I got a text message from my baby sister the other morning as I was dressing for the day, "I made gnocchi from scratch!!!", it said. My little sister lives in Halifax in a house filled to the rafters with lovely ladies from her university, all of whom are at various levels of culinary competency. Over the winter holidays, after being asked about cookbook advice for newly independant young adults with some dietary restrictions (one roommate has gluten and dairy issues), I bought my sister a book called The Healthy College Cookbook, by Alexandra Nemetz, Jason Stanley, Emeline Starr, and Rachel Holcomb. The book was a little something I could give her as a gift, and I knew she would get use out of it and keep it for years to come as a marker of this place and time in her life. The book is actually written for students, by students, and is very conscious of budgets, dietary constraints, limited time, and cooking experience. As most of my favourite cookbooks do, it also instructs on terminology relating to method, tools, and the different kinds of spices, and how to keep your pantry well stocked.

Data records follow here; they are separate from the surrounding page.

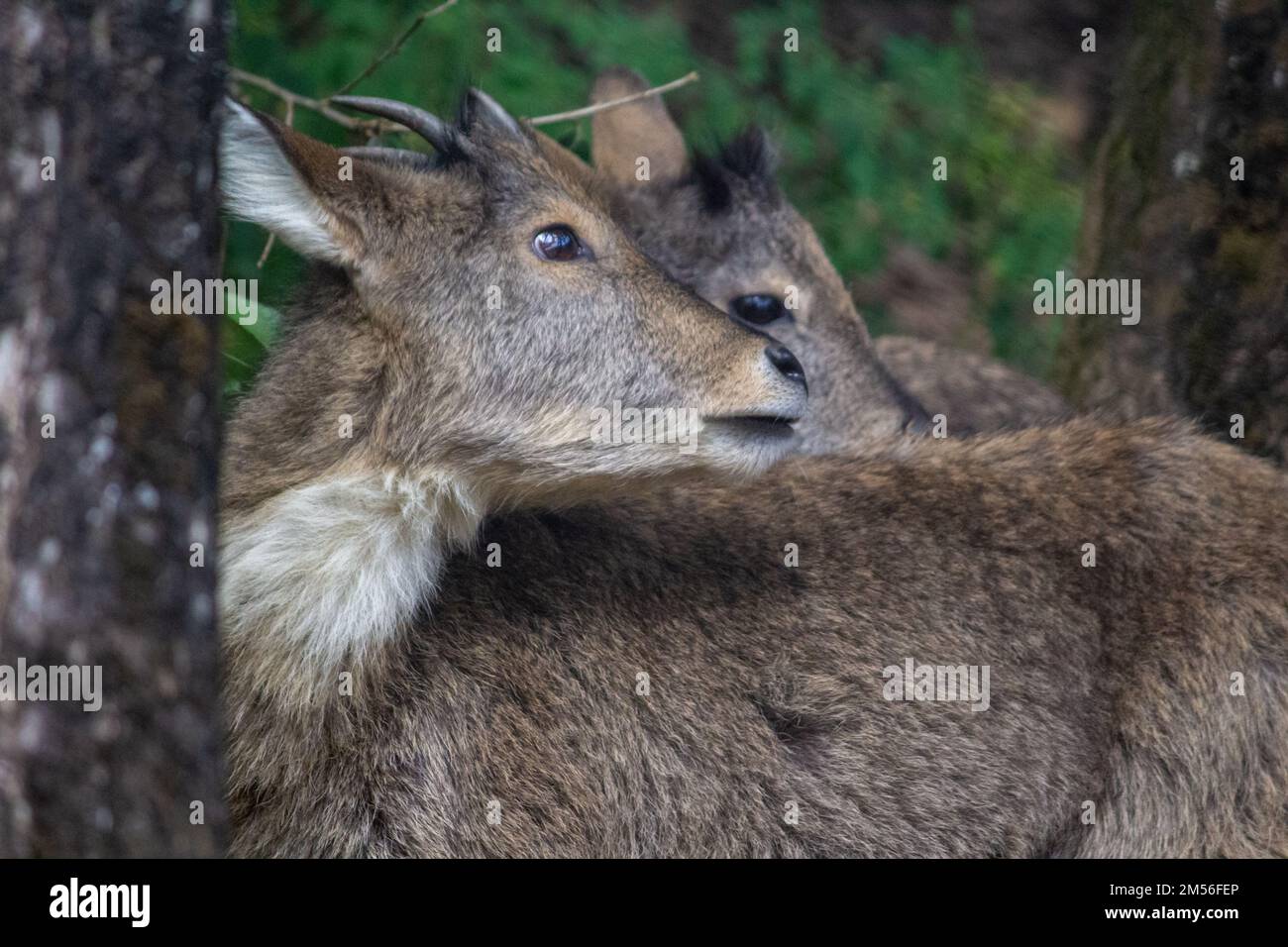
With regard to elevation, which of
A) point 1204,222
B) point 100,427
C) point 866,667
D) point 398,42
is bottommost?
point 866,667

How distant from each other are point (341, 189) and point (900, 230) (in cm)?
681

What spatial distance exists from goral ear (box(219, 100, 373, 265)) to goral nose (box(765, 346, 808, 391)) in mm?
1434

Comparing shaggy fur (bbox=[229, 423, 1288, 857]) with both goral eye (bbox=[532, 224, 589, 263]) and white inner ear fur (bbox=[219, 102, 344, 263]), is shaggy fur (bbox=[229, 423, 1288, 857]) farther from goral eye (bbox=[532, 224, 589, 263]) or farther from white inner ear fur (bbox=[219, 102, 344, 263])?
white inner ear fur (bbox=[219, 102, 344, 263])

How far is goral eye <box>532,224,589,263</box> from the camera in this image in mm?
5569

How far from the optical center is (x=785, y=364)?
18.1 ft

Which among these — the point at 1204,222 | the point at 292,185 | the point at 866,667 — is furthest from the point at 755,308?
the point at 292,185

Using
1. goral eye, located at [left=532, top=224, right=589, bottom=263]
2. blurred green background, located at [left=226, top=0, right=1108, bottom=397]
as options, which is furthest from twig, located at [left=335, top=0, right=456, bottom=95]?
goral eye, located at [left=532, top=224, right=589, bottom=263]

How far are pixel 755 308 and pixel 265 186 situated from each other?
13.7 feet

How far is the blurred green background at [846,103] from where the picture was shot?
28.6 ft

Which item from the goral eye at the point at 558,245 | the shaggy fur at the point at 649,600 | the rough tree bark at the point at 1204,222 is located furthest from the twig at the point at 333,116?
the rough tree bark at the point at 1204,222

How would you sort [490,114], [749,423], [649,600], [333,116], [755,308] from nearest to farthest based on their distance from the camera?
[749,423] < [649,600] < [490,114] < [333,116] < [755,308]

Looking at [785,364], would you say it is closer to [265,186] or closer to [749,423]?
[749,423]

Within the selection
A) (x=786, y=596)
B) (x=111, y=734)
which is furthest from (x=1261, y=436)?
(x=111, y=734)

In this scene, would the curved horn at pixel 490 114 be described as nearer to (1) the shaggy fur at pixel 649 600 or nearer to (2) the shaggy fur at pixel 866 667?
(1) the shaggy fur at pixel 649 600
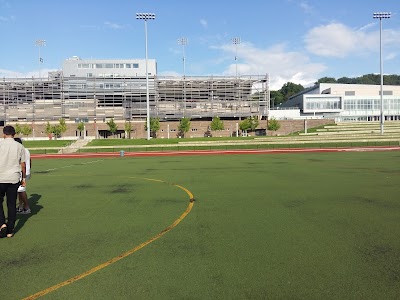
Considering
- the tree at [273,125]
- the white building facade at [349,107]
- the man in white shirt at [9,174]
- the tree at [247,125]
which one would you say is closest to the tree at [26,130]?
the tree at [247,125]

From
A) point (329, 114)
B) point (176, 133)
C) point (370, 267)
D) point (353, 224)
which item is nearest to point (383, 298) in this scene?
point (370, 267)

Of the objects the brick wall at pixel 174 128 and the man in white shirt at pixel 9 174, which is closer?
the man in white shirt at pixel 9 174

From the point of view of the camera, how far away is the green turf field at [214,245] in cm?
414

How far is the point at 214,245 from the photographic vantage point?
18.7 ft

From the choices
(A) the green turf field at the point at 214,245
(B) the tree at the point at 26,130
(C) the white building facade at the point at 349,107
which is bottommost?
(A) the green turf field at the point at 214,245

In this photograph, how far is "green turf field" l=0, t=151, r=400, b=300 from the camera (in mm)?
4137

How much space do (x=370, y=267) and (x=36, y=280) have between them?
4817mm

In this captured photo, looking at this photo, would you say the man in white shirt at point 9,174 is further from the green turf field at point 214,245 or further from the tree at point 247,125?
the tree at point 247,125

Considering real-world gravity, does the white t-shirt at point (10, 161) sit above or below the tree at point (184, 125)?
below

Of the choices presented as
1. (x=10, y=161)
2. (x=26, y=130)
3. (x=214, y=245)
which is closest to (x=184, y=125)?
(x=26, y=130)

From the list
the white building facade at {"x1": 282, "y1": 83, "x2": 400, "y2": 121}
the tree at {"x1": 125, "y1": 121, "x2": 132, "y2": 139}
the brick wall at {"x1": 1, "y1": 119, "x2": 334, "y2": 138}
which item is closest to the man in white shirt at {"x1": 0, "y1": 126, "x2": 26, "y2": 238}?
the tree at {"x1": 125, "y1": 121, "x2": 132, "y2": 139}

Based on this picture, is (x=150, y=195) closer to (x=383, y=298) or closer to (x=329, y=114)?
(x=383, y=298)

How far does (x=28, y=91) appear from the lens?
78500mm

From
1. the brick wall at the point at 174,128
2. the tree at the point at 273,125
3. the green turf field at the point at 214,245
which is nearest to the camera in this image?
the green turf field at the point at 214,245
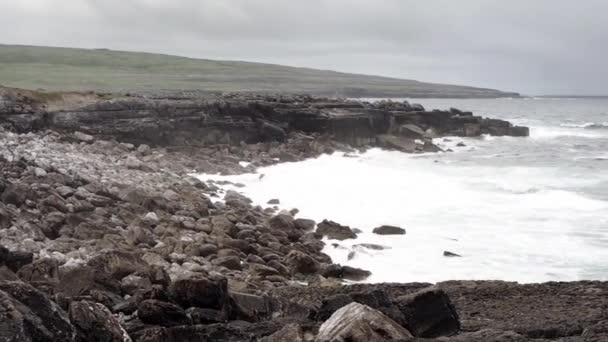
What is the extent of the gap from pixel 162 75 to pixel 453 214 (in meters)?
98.7

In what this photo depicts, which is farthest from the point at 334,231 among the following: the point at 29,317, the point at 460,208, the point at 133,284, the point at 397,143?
the point at 397,143

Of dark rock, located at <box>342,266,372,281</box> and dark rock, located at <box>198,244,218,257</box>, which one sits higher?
dark rock, located at <box>198,244,218,257</box>

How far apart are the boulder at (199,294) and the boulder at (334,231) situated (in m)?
8.43

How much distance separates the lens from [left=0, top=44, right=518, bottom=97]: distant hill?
8788 cm

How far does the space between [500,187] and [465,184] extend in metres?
1.40

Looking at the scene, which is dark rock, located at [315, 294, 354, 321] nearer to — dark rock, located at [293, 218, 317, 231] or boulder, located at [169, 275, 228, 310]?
boulder, located at [169, 275, 228, 310]

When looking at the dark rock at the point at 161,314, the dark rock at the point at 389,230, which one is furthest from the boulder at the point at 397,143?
the dark rock at the point at 161,314

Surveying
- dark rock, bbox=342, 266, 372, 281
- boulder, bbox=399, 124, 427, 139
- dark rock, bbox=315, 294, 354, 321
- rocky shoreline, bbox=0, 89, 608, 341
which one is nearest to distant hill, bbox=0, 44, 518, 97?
boulder, bbox=399, 124, 427, 139

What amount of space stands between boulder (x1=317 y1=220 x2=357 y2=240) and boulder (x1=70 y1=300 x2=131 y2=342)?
33.1 ft

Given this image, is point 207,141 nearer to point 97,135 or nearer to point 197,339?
point 97,135

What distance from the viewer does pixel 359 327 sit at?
23.3 ft

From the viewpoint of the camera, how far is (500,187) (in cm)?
2475

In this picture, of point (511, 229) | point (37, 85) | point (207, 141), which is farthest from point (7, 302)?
point (37, 85)

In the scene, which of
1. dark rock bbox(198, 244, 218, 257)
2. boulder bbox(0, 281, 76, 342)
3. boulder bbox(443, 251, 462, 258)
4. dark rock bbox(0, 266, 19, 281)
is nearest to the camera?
boulder bbox(0, 281, 76, 342)
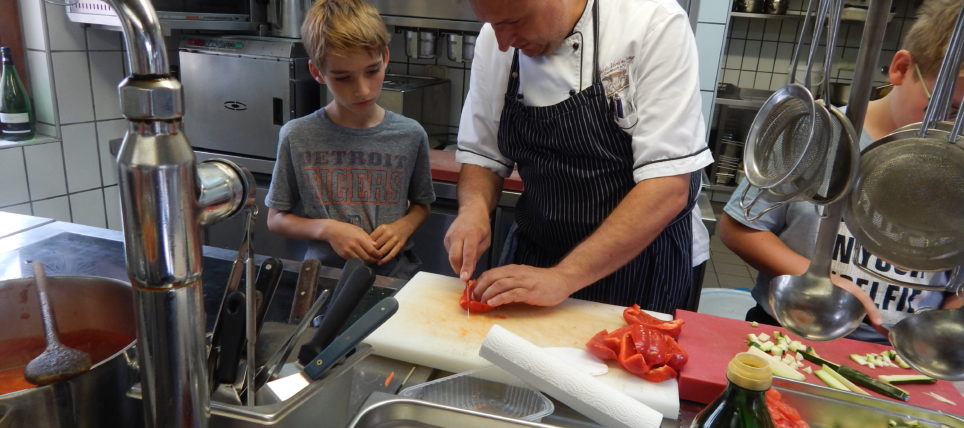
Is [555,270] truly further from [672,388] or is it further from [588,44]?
[588,44]

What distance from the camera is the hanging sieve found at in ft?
1.69

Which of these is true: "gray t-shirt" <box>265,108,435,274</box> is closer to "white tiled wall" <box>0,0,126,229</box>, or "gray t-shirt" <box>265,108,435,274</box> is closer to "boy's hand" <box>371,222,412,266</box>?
"boy's hand" <box>371,222,412,266</box>

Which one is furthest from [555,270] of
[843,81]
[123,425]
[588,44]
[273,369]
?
[843,81]

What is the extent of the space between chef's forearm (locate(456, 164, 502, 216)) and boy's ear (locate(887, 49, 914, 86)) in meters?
0.74

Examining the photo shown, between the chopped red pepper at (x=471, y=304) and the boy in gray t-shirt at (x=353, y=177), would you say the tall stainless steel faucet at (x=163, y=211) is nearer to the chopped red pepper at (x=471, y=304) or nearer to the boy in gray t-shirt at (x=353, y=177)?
the chopped red pepper at (x=471, y=304)

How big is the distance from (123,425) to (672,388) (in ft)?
2.20

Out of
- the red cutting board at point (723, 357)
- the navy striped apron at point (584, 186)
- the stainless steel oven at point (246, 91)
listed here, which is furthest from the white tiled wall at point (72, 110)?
the red cutting board at point (723, 357)

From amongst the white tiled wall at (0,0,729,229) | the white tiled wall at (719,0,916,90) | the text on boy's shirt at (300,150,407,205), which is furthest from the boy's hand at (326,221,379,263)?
the white tiled wall at (719,0,916,90)

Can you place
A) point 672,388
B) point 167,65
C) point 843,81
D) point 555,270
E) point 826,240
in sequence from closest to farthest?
point 167,65 < point 826,240 < point 672,388 < point 555,270 < point 843,81

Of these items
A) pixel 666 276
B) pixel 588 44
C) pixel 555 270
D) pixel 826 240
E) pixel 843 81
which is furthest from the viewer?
pixel 843 81

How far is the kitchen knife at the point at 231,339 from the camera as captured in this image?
25.1 inches

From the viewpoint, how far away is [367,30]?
55.6 inches


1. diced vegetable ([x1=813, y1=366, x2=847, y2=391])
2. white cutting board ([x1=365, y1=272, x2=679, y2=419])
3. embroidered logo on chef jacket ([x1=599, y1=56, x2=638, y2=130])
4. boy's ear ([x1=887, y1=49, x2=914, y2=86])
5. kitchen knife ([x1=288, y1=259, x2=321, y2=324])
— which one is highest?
boy's ear ([x1=887, y1=49, x2=914, y2=86])

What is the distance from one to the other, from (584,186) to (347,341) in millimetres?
715
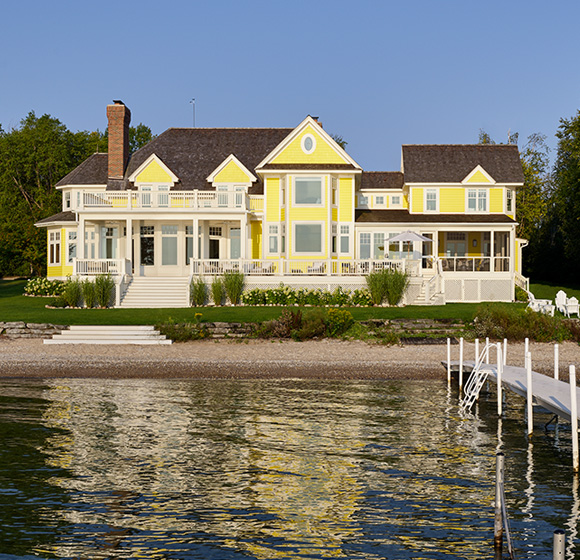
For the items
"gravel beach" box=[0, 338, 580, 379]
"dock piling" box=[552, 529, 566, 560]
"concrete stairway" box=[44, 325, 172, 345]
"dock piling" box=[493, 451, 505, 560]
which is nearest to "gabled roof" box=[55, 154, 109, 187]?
"concrete stairway" box=[44, 325, 172, 345]

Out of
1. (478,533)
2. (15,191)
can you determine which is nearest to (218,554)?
(478,533)

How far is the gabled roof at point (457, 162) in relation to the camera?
44344 millimetres

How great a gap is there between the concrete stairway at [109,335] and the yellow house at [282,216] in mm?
7365

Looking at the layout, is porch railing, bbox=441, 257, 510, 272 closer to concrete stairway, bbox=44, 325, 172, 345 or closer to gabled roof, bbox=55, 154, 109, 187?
concrete stairway, bbox=44, 325, 172, 345

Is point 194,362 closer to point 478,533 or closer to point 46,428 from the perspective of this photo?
point 46,428

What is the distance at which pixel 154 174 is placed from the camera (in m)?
43.7

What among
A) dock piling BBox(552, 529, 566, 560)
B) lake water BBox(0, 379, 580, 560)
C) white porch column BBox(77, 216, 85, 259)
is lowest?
lake water BBox(0, 379, 580, 560)

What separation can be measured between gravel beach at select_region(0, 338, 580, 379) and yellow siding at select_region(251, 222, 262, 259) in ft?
56.4

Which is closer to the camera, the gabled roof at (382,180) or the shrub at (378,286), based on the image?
the shrub at (378,286)

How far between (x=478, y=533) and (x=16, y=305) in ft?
97.9

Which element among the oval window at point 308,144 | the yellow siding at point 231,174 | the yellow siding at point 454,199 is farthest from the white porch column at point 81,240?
the yellow siding at point 454,199

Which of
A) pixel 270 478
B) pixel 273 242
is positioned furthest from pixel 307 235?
pixel 270 478

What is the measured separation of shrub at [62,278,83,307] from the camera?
3384 centimetres

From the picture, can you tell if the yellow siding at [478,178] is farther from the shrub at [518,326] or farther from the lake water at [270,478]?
the lake water at [270,478]
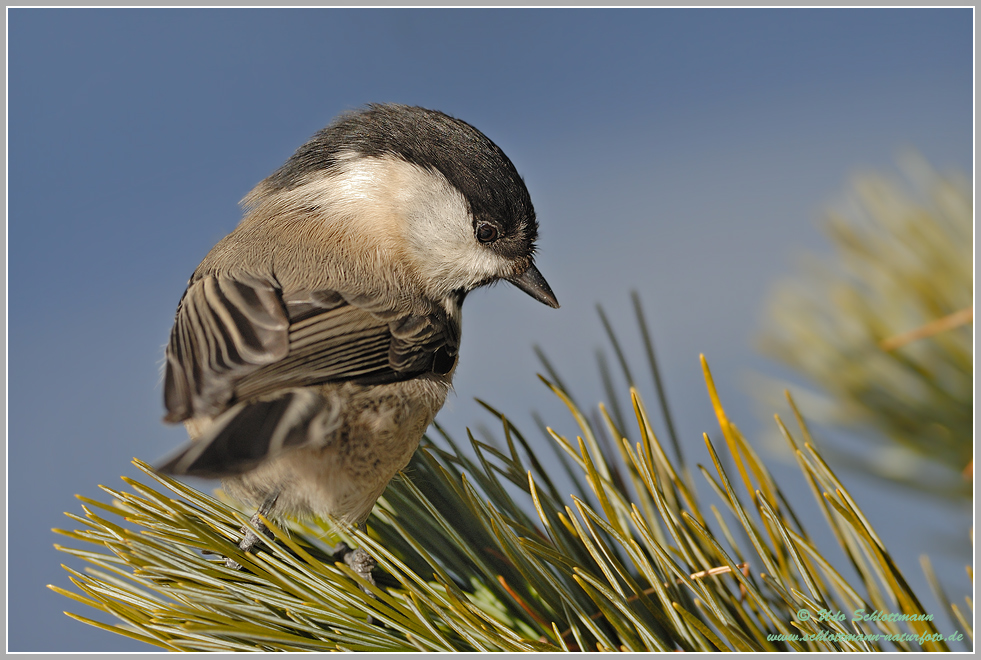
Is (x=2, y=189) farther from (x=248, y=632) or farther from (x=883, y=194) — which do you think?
(x=883, y=194)

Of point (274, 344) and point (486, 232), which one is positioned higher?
point (486, 232)

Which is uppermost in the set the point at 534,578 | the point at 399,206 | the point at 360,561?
the point at 399,206

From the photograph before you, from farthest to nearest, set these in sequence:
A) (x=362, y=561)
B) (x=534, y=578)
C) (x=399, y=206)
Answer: (x=399, y=206) → (x=362, y=561) → (x=534, y=578)

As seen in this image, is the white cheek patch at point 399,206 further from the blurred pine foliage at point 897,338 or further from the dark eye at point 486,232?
the blurred pine foliage at point 897,338

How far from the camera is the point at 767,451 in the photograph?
0.73m

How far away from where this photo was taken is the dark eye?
0.61 meters

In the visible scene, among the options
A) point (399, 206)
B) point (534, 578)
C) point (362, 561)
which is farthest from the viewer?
point (399, 206)

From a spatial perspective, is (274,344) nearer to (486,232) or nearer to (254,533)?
(254,533)

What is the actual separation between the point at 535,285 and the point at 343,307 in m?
0.22

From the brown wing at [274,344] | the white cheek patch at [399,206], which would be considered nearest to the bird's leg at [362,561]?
the brown wing at [274,344]

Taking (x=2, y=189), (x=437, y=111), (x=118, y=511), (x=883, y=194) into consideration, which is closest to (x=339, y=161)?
(x=437, y=111)

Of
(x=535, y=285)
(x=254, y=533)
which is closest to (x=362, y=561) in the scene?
(x=254, y=533)

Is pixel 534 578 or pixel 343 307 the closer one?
pixel 534 578

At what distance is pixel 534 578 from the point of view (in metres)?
0.37
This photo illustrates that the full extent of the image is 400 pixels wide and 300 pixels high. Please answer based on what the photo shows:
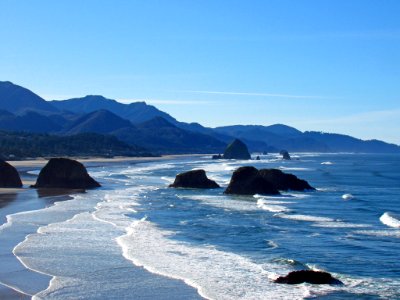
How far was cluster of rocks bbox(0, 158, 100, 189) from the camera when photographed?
5269cm

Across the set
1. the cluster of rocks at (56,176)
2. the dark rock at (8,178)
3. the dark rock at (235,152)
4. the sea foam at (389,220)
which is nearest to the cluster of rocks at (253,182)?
the cluster of rocks at (56,176)

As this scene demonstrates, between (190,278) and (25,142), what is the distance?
135 metres

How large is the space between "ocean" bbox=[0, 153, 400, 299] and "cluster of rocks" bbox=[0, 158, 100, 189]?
13269 millimetres

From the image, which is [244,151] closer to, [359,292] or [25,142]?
[25,142]

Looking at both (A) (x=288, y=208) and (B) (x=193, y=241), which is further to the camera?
(A) (x=288, y=208)

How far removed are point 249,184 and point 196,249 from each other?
90.3 feet

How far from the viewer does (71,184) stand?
177ft

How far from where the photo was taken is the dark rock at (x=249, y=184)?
50406 millimetres

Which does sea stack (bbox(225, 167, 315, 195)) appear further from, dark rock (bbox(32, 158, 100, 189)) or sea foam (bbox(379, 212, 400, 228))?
sea foam (bbox(379, 212, 400, 228))

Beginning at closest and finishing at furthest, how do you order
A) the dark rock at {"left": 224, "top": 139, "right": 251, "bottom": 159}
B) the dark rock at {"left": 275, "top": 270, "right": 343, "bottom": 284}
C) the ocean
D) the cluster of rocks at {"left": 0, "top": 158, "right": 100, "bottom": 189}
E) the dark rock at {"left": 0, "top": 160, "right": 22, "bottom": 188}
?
the ocean, the dark rock at {"left": 275, "top": 270, "right": 343, "bottom": 284}, the dark rock at {"left": 0, "top": 160, "right": 22, "bottom": 188}, the cluster of rocks at {"left": 0, "top": 158, "right": 100, "bottom": 189}, the dark rock at {"left": 224, "top": 139, "right": 251, "bottom": 159}

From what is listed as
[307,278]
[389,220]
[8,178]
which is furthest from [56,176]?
[307,278]

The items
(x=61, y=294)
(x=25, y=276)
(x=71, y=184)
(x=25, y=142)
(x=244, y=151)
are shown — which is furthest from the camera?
(x=244, y=151)

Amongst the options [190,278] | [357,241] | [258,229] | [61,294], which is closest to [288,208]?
[258,229]

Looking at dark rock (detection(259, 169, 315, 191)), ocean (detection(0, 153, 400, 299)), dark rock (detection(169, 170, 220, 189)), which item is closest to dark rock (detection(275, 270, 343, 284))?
ocean (detection(0, 153, 400, 299))
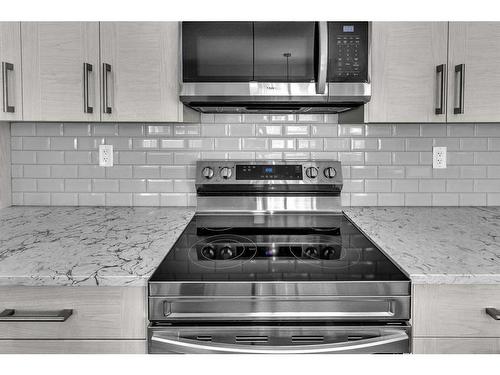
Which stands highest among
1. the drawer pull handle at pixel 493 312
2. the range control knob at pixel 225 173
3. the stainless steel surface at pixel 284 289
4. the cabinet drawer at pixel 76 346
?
the range control knob at pixel 225 173

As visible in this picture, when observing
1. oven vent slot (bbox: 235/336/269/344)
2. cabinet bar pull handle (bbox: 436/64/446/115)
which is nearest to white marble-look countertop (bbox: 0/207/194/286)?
oven vent slot (bbox: 235/336/269/344)

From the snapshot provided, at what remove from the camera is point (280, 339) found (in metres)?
1.35

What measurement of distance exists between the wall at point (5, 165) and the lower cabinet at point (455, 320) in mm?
2038

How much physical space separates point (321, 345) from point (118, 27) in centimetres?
158

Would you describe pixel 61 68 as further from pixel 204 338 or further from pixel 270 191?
pixel 204 338

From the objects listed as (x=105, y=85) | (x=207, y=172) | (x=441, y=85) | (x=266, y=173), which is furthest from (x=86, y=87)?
(x=441, y=85)

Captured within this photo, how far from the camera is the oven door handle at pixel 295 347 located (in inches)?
52.3

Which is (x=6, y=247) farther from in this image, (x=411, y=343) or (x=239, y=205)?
(x=411, y=343)

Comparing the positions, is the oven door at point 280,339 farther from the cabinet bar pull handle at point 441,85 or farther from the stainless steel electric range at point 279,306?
the cabinet bar pull handle at point 441,85

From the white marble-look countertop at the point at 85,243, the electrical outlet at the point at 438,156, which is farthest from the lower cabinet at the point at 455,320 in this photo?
the electrical outlet at the point at 438,156

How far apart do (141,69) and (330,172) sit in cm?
105

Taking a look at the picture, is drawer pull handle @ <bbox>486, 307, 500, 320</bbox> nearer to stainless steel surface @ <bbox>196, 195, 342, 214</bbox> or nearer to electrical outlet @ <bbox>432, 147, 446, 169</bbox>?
stainless steel surface @ <bbox>196, 195, 342, 214</bbox>

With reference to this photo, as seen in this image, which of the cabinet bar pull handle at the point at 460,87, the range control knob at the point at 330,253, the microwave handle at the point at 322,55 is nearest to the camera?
the range control knob at the point at 330,253

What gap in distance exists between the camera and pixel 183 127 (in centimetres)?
234
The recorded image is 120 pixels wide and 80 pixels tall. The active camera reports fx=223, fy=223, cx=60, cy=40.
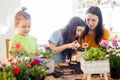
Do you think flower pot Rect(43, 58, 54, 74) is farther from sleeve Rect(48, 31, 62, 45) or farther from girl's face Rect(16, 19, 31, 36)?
sleeve Rect(48, 31, 62, 45)

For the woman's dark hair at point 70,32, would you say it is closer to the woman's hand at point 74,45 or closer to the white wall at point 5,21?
the woman's hand at point 74,45

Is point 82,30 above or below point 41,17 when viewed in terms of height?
below

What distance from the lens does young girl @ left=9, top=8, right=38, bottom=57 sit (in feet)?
6.02

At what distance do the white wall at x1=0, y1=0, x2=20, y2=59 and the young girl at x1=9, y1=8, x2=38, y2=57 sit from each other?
1.96 feet

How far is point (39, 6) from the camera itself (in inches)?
122

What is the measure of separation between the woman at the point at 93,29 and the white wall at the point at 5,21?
940 millimetres

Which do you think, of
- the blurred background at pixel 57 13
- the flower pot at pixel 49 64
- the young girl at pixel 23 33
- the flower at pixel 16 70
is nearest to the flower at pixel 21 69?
the flower at pixel 16 70

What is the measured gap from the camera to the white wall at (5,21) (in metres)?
2.51

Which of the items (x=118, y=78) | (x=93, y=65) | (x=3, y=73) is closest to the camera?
(x=3, y=73)

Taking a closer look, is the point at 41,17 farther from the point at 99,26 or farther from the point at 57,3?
the point at 99,26

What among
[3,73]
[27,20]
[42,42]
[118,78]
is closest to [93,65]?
[118,78]

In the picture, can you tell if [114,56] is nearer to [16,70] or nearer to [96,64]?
[96,64]

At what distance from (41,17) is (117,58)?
1.85m

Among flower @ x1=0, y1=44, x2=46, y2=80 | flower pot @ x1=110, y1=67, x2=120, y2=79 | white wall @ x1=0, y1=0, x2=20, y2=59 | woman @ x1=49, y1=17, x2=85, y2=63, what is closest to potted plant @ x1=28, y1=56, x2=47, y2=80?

I love my baby sister, as I do all my sisters, and I am especially fond of her as I only get one baby sister for whose coolness I may take credit. She is very cool and smart and interesting, and in many ways, much braver than I am. I only attempted gnocchi last summer, and that was in a fully functioning, newly renovated kitchen, complete with granite countertops and convection oven (clearly, it was not my kitchen). People who take chances in the kitchen are inspirations to us all. It takes real bravery to try something new, given the propensity for new efforts to flop in an inedible and somewhat embarrassing fashion.
Little sister came to visit me a few times while I was living away at school. Last time we made devilishly good triple chocolate cookies. I made sure to send her on the plane back to Halifax with most of them. The first time she came to visit, it was the morning after Thanksgiving. The night before I had tried something I had never made before, and was preparing dinner for about 10 people. My very first attempt at a roasted leg of lamb was at times terrifying while at other times completely exhilerating. Cooking meat brings out the scaredy cat in me, likely rooted in my fear of poisoning my dinner guests. But everything turned out and the roast was the toast of the feast.
I like to marinate mine in apple juice, maple syrup, and olive oil with lots of diced sweet potato, butternut squach, onion, whole garlic cloves, rosemary, and apples. Try cutting your onion in half and placing in cut-side down in the roasting pan, resting the meat on top of that, fat side up. This way the juices run down and mingle with the onion, infusing one another with flavour, while keeping the bottom of the roast from burning and getting more heat to circulate around the meat.
Most of the butchers I've met agree at 20-30 minutes per pound is necessary for roast lamb. I keep the oven at a steady heat of 350, and by the time the roast is done and resting on top of the stove, my company is drooling and eagerly splashing their wine about the kitchen, picking at the bits of meat and roast vegetables that are most easily accessible.
Tell me about the most daring thing you've hazarded in the kitchen. What worked? What didn't? What was the occasion? How did you feel afterward?